- **WHAT YOU WILL DO**:
Your answer should be the full set of entries, given again without alteration.

- **ENTRIES SUPPLIED**:
━━━━━━━━━━━━━━━━━━━━━━━━━━━━━━
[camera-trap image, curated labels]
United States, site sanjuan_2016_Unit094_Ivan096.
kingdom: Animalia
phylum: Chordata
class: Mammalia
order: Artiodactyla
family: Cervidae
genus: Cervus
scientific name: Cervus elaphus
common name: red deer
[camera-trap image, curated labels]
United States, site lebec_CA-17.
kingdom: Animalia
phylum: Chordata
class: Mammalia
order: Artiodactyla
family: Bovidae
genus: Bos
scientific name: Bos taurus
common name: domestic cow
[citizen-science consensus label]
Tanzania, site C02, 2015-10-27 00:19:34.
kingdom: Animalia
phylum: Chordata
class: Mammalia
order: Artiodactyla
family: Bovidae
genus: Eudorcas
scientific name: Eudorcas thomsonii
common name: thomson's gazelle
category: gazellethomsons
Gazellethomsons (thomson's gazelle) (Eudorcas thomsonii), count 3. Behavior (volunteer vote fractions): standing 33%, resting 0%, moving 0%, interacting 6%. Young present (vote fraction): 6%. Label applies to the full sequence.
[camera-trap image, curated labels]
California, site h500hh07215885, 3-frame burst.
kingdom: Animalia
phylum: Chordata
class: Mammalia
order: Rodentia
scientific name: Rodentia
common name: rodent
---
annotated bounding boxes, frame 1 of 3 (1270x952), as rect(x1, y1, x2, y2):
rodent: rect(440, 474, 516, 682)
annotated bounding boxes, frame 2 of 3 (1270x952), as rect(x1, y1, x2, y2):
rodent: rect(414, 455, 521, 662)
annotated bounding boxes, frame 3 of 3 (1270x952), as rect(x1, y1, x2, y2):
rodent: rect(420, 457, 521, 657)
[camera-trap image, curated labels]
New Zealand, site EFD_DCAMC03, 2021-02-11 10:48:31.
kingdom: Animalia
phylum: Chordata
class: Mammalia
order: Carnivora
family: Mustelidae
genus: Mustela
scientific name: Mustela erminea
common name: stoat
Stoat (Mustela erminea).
━━━━━━━━━━━━━━━━━━━━━━━━━━━━━━
- **REPLY TO THE EXERCISE**:
[camera-trap image, curated labels]
United States, site sanjuan_2016_Unit094_Ivan096.
kingdom: Animalia
phylum: Chordata
class: Mammalia
order: Artiodactyla
family: Cervidae
genus: Cervus
scientific name: Cervus elaphus
common name: red deer
[camera-trap image, curated labels]
United States, site lebec_CA-17.
kingdom: Animalia
phylum: Chordata
class: Mammalia
order: Artiodactyla
family: Bovidae
genus: Bos
scientific name: Bos taurus
common name: domestic cow
[citizen-science consensus label]
Tanzania, site C02, 2015-10-27 00:19:34.
kingdom: Animalia
phylum: Chordata
class: Mammalia
order: Artiodactyla
family: Bovidae
genus: Eudorcas
scientific name: Eudorcas thomsonii
common name: thomson's gazelle
category: gazellethomsons
Gazellethomsons (thomson's gazelle) (Eudorcas thomsonii), count 3. Behavior (volunteer vote fractions): standing 33%, resting 0%, moving 0%, interacting 6%. Young present (vote fraction): 6%. Label applies to the full sequence.
[camera-trap image, curated labels]
California, site h500hh07215885, 3-frame burst.
kingdom: Animalia
phylum: Chordata
class: Mammalia
order: Rodentia
scientific name: Rodentia
common name: rodent
---
annotated bounding boxes, frame 1 of 3 (1270x952), as rect(x1, y1, x2, y2):
rodent: rect(440, 474, 516, 682)
annotated bounding boxes, frame 2 of 3 (1270x952), as rect(x1, y1, x2, y2):
rodent: rect(414, 455, 521, 662)
annotated bounding boxes, frame 3 of 3 (1270x952), as rect(x1, y1, x2, y2):
rodent: rect(420, 457, 521, 657)
[camera-trap image, curated labels]
New Zealand, site EFD_DCAMC03, 2021-02-11 10:48:31.
kingdom: Animalia
phylum: Chordata
class: Mammalia
order: Carnivora
family: Mustelidae
genus: Mustela
scientific name: Mustela erminea
common name: stoat
Stoat (Mustela erminea).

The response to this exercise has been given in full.